I’m currently delving deeper into Fedora Silverblue and Fedora CoreOS, both of which utilize rpm-ostree for atomic updates. As part of my learning journey, I’ve come across openSUSE’s transactional-update tool, which appears to serve a similar purpose, but for their MicroOS and Kubic distributions.
I understand that both rpm-ostree and transactional-update aim to provide atomic, reliable updates and utilize an approach where a new system snapshot/version is created for each update. However, I’m interested in understanding more about the specific differences between these two technologies from a Fedora perspective.
How does the implementation of atomic updates differ between the two?
Are there specific features or benefits of rpm-ostree that make it uniquely suited to Fedora’s approach, particularly in the context of Silverblue and CoreOS?
Are there lessons or inspirations that rpm-ostree could take from the approach used in transactional-update or vice versa?
I’d greatly appreciate any insights or resources that can help shed light on these questions. My aim is not to compare which one is better but to gain a deeper understanding of the unique design philosophies and implementation choices behind these technologies.
Conceptually transactional-update creates a new snapshot with btrfs before performing any update and uses that snapshot for modifications. Since btrfs snapshots contain only the difference between two versions and thus are usually very small, updates done with transactional-update are very space efficient. This also means several snapshots can be installed at the same time without a problem.
Hi Timothée, thanks for clarifying those key differences. However, I’m intrigued as to why Fedora decided on rpm-ostree’s approach over a btrfs’ snapshot-based system like openSUSE’s. Were there specific technical reasons or use cases behind this? Open to insights from the community on this.
rpm-ostree works with any filesystem. Btrfs snapshots obviously require you to use Btrfs.
The main difference in the approach is that with rpm-ostree you have a pre-built image and you can thus see the difference between it and the local changes on your system. It’s easier to make sure that all your systems are running the same bits and have the same config.

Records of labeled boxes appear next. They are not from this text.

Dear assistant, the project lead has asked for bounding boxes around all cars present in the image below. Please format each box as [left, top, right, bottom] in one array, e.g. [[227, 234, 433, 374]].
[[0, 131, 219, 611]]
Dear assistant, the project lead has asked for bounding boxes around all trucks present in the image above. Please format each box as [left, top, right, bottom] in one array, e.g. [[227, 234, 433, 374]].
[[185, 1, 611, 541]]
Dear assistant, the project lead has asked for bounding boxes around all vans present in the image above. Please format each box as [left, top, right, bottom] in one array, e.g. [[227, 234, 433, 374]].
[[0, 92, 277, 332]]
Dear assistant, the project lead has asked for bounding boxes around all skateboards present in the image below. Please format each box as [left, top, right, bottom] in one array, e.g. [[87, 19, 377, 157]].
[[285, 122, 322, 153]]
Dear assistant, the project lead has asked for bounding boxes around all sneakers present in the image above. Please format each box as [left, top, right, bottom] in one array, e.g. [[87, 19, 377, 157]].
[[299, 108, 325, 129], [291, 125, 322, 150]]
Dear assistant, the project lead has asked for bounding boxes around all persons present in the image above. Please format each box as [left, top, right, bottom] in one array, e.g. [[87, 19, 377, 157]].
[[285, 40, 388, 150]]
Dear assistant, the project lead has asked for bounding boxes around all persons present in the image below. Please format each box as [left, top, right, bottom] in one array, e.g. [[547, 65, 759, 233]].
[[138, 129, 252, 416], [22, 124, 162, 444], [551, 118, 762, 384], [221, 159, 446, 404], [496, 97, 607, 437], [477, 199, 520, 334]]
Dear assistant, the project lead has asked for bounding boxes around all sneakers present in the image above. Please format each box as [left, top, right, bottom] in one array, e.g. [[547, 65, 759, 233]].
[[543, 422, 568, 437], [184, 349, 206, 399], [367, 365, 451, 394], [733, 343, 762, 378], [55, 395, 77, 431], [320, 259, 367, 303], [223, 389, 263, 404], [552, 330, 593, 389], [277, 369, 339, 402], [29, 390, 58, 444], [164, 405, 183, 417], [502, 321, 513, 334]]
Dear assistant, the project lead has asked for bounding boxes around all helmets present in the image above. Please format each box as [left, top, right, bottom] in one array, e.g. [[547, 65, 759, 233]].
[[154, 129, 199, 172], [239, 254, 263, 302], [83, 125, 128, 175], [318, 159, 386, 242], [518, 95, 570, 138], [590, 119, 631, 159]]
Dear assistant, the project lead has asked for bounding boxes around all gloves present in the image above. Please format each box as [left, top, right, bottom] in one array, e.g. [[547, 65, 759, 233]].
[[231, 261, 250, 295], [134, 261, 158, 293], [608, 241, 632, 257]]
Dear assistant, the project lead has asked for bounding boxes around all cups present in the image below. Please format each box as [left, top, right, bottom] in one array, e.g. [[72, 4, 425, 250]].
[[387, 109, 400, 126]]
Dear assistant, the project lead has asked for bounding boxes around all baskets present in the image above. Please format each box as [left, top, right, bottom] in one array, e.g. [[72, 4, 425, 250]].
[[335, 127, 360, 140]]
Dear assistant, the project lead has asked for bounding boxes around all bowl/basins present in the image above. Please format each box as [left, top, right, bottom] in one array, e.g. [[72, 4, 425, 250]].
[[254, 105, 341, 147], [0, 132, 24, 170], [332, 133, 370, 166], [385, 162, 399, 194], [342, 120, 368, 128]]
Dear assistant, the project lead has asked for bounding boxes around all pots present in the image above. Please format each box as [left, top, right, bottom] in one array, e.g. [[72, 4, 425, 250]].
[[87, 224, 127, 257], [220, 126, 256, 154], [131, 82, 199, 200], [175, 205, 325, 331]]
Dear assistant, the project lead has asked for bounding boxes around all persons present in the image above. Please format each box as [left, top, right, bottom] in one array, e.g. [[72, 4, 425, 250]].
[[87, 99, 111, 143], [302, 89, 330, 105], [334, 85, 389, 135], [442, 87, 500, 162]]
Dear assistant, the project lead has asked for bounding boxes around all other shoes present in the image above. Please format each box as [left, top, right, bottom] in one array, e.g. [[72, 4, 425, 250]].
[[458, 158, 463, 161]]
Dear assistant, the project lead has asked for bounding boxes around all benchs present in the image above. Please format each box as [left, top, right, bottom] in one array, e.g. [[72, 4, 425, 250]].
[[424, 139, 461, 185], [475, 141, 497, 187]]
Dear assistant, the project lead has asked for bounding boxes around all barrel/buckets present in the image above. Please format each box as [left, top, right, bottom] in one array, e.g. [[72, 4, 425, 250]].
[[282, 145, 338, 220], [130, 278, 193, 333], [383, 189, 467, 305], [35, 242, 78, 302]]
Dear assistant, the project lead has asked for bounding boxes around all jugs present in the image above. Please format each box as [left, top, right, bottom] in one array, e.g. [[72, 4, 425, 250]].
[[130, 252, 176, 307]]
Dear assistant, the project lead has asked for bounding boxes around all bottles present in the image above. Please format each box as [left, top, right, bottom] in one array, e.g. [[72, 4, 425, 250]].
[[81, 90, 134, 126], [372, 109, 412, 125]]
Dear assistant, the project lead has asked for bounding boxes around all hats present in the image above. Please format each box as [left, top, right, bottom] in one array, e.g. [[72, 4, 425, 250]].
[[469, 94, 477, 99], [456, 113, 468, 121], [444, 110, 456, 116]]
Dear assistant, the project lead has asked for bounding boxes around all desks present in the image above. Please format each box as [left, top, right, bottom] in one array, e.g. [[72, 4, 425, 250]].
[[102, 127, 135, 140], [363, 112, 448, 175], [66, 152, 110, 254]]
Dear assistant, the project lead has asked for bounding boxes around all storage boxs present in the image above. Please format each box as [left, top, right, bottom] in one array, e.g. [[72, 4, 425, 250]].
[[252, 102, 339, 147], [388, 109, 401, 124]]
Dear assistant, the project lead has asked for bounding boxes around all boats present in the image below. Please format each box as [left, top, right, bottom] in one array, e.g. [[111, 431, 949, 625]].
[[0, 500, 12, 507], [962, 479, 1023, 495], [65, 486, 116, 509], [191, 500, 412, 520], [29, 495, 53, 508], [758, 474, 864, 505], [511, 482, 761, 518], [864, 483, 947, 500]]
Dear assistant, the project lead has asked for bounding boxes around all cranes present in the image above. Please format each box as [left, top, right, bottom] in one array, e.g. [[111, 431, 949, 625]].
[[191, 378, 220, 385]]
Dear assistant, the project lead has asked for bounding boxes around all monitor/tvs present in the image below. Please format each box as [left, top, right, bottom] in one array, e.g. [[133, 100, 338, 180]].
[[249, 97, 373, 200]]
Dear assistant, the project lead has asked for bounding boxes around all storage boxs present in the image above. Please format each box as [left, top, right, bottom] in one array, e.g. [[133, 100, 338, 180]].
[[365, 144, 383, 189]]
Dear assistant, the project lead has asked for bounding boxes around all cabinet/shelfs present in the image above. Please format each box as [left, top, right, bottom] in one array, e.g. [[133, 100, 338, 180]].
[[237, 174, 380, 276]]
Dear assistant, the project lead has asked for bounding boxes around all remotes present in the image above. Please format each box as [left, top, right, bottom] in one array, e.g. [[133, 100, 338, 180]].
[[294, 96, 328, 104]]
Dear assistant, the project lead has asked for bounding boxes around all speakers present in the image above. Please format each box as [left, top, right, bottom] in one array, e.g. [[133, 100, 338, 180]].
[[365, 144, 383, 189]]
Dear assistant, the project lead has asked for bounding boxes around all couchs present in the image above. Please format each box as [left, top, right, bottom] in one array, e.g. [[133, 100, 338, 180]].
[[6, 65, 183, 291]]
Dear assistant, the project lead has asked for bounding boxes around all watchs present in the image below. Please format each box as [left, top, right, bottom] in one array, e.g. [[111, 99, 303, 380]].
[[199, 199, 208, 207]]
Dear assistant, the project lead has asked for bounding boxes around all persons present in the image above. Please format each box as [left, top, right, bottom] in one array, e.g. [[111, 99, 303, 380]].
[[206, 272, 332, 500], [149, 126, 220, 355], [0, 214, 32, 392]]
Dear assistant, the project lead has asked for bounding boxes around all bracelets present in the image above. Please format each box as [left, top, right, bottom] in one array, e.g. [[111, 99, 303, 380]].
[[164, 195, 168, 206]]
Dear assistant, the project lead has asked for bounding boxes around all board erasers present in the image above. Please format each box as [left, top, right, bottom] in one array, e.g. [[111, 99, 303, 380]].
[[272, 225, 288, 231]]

The disadvantage is that you have to build those images and decide which packages should be included in them, or pick the ones that are built in Fedora and accept the choice of packages, whereas with transactional updates you can use any combination of RPMs.
To be honest, I am ok with that, the concept of layered packages works for me, the only challenge I haven’t overcome is WiFi broadcom driver for my old MacBook Pro. But that wouldn’t be an issue if I managed to find a laptop with preinstalled Silverblue, or at least make it work on linux-friendly model such as Dell XPS 13. Thanks for your insights!
You can find a list of Linux/Fedora friendly hardware here:
Some of the vendors allow you to choose the OS, the laptop is delivered
with. I’m not sure Silverblue is an option. But the hardware should work
well with Silverblue.
Aye, this is basically correct about transactional-update.
We are based on openSUSE Tumbleweed, which is a rolling release, and we get a fresh “image” basically every 24 hours (in a perfect world, sometimes theres a lag if we have something fail in openQA or elsewhere).
So there is no “fixed” base image in openSUSE Aeon/Kalpa/MicroOS. As @siosm said, that does mean we don’t have an easy way to compare what the user may have installed, versus the “pre-built” image like Silverblue/CoreOS do. We also don’t have the concept of layering, like Fedora does.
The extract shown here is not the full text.